Looking It Up: Dictionary Data in a Digital Age

March 12, 2013 Lisa Peet

You never see a discussion of online dictionaries without someone invoking the magical powers of browsing. It’s true, of course—who hasn’t discovered a really good word while looking for something else? You can’t argue with the expediency of the electronic search, but it does seem a shame to sacrifice that potential in the process. According to an article in the Chronicle of Higher Education on dictionaries in the digital era, though, that serendipity might not end up completely lost in the next generation of online reference. A number of dictionaries and encyclopedias already offer a list of words in the alphabetical vicinity of the search term that can be scrolled through; whether that mimics the kind of eyetracks over a whole page needed to stimulate fortuitous word acquisition remains to be seen. I have my doubts. But the new OED has also integrated its historical thesaurus, which might lead to an entirely new world of accidental finds. Ben Zimmer, proprietor of the Visual Thesaurus, calls it a “kind of blossoming map of words and meaning…. Dictionaries are not just static entities anymore.”

And the goods go in both directions. Lexicographers can see what we’re searching for, and that data makes itself useful in all sorts of ways. Dictionaries’ editors are able to identify trending words, patterns, and usage that might not ordinarily show up on their radar, the better to refine future editions:

Unsuccessful word “look-ups,” or searches that don’t produce satisfying results, can point lexicographers to terms that haven’t yet made their way into a particular dictionary or whose definitions need to be amended or freshened. Online readers can click a button and contribute their own word lore, extending a tradition that dates back at least as far as the late 19th century, when James Murray and his team compiled the first Oxford English Dictionary with the help of thousands of word slips sent in by the public.
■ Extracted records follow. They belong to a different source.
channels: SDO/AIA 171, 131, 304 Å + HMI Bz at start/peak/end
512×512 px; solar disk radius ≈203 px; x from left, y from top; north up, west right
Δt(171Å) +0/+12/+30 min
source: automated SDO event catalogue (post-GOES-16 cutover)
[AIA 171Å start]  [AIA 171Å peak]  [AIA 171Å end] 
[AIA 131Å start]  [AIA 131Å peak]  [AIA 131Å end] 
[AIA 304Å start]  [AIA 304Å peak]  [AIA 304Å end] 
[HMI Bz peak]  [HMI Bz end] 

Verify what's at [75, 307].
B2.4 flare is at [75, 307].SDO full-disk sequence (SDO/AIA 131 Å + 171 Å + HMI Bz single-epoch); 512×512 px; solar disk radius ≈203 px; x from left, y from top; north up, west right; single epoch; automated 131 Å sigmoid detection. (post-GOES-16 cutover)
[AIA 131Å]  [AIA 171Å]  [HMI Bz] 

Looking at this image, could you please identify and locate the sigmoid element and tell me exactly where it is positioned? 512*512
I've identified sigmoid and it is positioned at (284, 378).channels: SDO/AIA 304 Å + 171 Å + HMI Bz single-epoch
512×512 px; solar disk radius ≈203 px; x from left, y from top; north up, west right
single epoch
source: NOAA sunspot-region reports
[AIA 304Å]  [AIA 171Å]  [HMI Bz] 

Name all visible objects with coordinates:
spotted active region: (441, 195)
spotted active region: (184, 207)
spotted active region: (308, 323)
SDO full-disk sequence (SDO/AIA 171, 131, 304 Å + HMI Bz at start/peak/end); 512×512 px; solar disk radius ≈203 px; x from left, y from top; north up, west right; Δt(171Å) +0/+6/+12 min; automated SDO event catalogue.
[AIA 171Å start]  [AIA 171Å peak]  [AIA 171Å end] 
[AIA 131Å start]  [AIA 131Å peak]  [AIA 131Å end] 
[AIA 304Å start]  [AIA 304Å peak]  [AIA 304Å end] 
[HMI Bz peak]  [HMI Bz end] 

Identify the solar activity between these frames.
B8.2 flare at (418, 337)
Merriam-Webster, at least, has no plans to make its information public. That may be good news for everyone playing Words With Friends at the office, but less so for linguists and humanists who might benefit from such an extensive real-time corpus. Editor Peter Sokolowski says no researchers have asked—seriously?—and offers, maybe more realistically, that it’s “valuable proprietary data, and we do not make it freely available to the public.” But hope springs eternal, and he also adds that “it is conceivable that under the right circumstances we might try to find ways to work with qualified researchers and scholars.” Given the utility of open data mining linguistic tools such as Google’s Ngram Viewer or the Corpus of Contemporary American English, the folks at Merriam-Webster or the OED, have the potential to open up some real riches to scholars and curious amateurs alike. That would be a reasonable tradeoff, maybe, for giving up the chance to discover lacustrine when all you were doing was trying to figure out how to spell lackluster.

(Image is of Brian Dettmer’s altered book, New International Dictionary, 2003.)